Streets lined with established trees help give downtown Glen Ellyn its charm.

So plans to replace not just a few, but most of the trees in the business district should raise some eyebrows.

To try to stave off that reaction, a team of arborists, engineers and landscape architects is preparing to launch a public education campaign to explain why they're proposing to reforest downtown as part of a major streetscape project.

Two options will come before a capital improvements commission meeting and a village board workshop. Both call for chopping down a majority of the 109 trees downtown because of declining condition, a lack of species diversity and the unlikelihood of surviving the disruption of road and streetscape construction.

But both options also call for adding 100 to 115 new trees where there are none now.

"The bottom line is there's some health issues with the trees down there now because they really don't have great places for them to thrive," Assistant Village Manager Bill Holmer said. "So what they want to do is to cut most of the trees down but replant ... with more and create more of that urban forest downtown but with better potting and places for the trees to root and grow."

Forty of the 109 trees downtown need to be taken down and replaced based on poor condition, according to a five-page memo. A 2018 survey of downtown trees conducted by the village's forestry consultant also determined that 53 trees, or 49%, were in poor or fair condition.

Most of the tree stock downtown - 53% - are honey locusts, while 13% are Callery pear trees, a species vulnerable to gray mold and wood rot. Reforesting parkways with a wider array of varieties would protect against population loss in the event a disease or pest wreaks havoc on a species.

One option would replace 95 trees, preserve 14 for future replacement and add 100 to 115. The other option would add the same number of new trees, but uproot 70 trees and try to keep 39 - 25 of which would potentially be spared during construction.

But the project team cautions those trees stand in proximity to underground utility work and sidewalk and curb construction, which likely would "severely impact" their root structure.

Last summer, the village board discussed a reforestation plan. Now, the board will study the proposal at a block-by-block level.

Either way, the downtown would have an estimated 185 to 225 trees after the project is completed.
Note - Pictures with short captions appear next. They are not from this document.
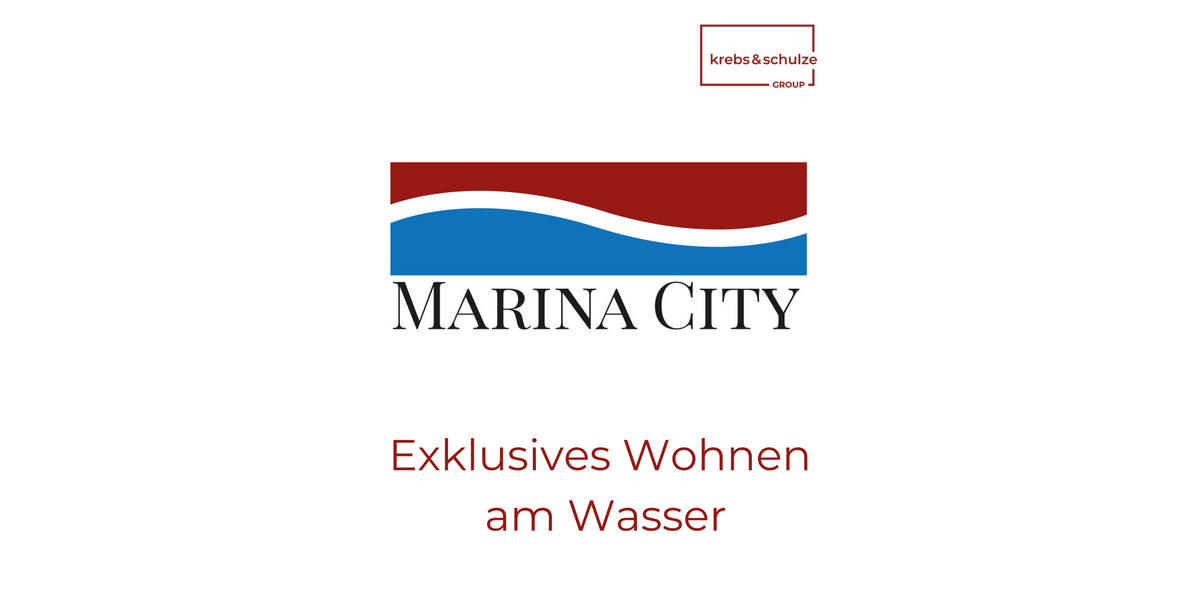 Etagenwohnung Frankfurt (Oder) Booßen - 4 Zimmer, 101 m&sup2;, 1.609&euro; | Angebot:24539734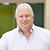 Steve Vollmer's profile image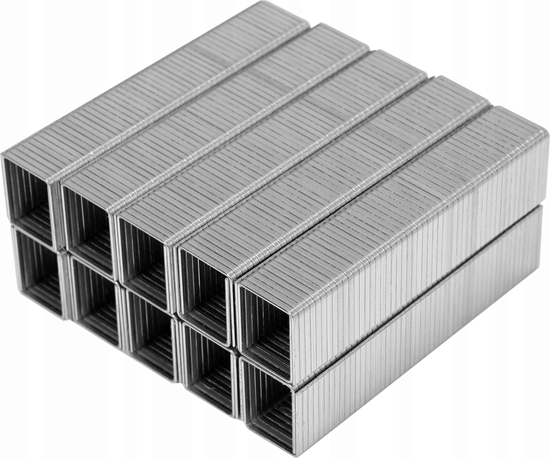 Picture of Yato Zszywki 14mm/1,2 x 11,3 1000 szt.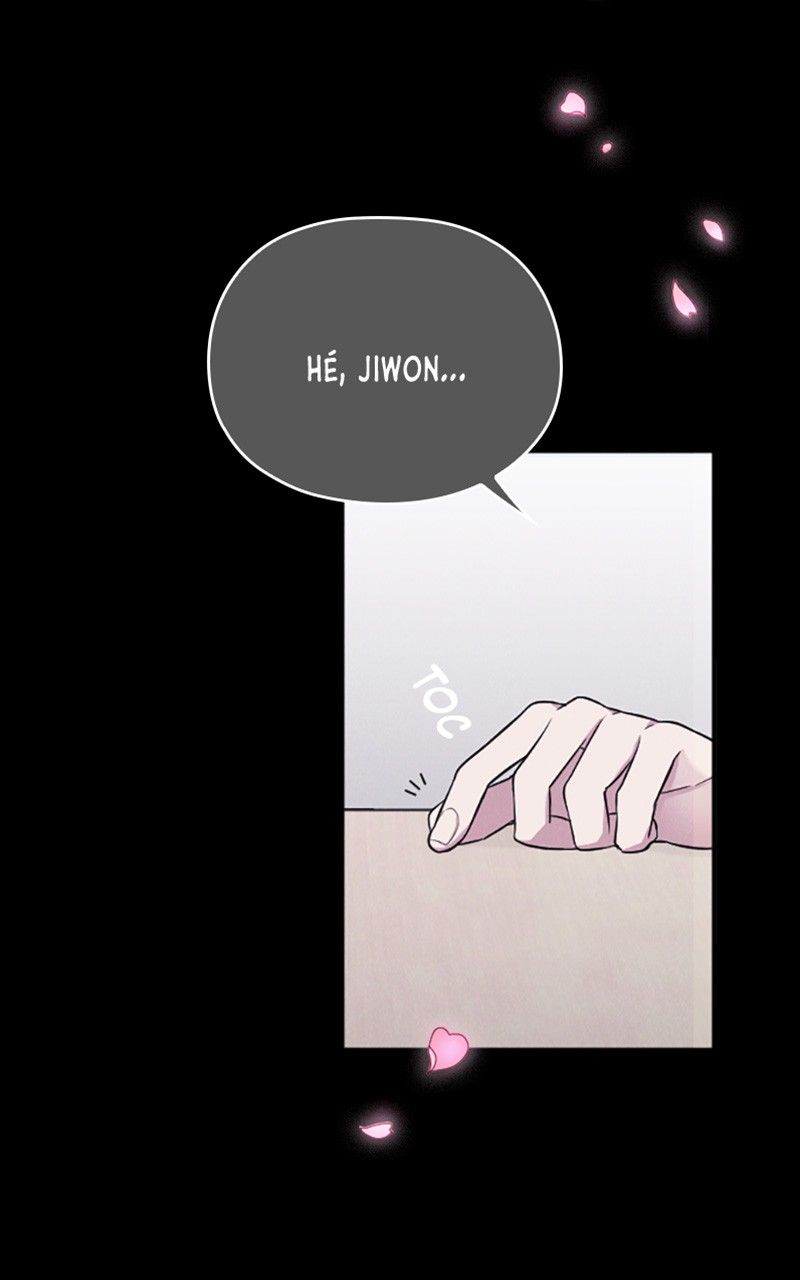 Read Marry my husband FR Manga Online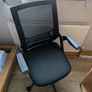 Office chair Image 3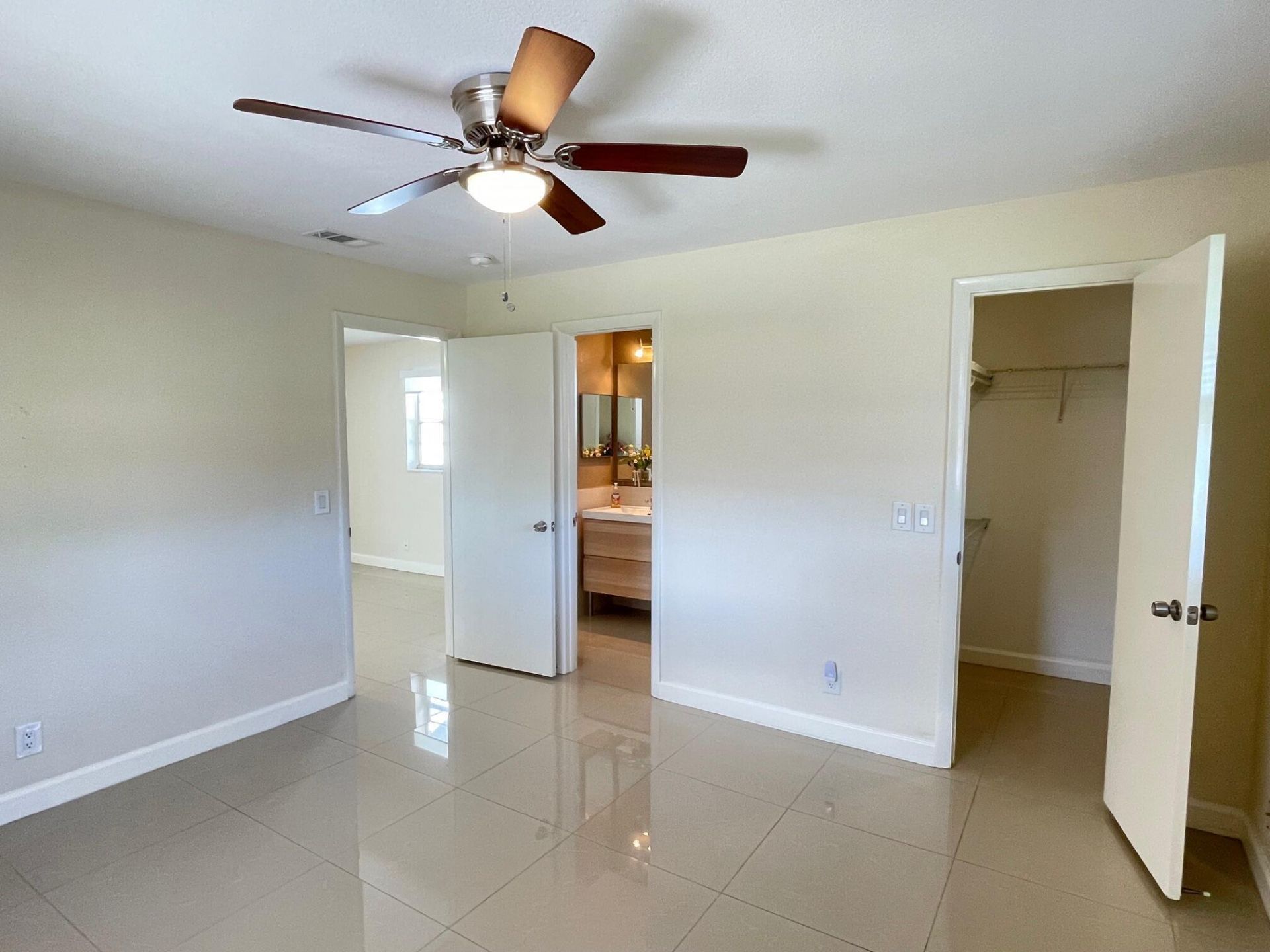 1304 SW 15th Street, Boynton Beach, FL 33426 Photo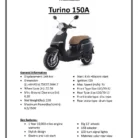 Turino-150A-006-6-20.webp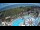 Webcam in Çolakli, 0.2 km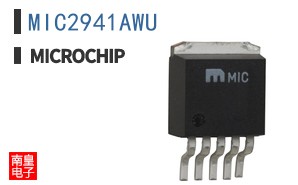 MIC2941AWU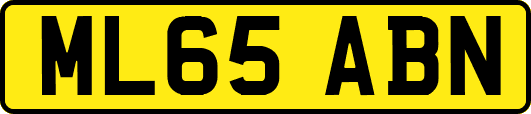ML65ABN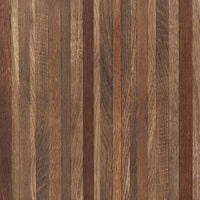 Wooddesign Wood Look Porcelain Tile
New trees also would be planted on blocks that currently do not have any in the public right of way.

The village would provide a better environment for the trees to take root, reach maturity and enjoy a longer life span by using a system called Silva Cell.

"It's a type of material for the roots to grow in that's more conducive than what we've got now which is under sidewalks and utility lines," Village Manager Mark Franz said. "So you kind of carve out a larger area and fill it with the material that allows them to grow."

Still in the design phase, the overall streetscape plan encompasses new sidewalks, resurfaced roads, reconfigured parking and new underground utilities.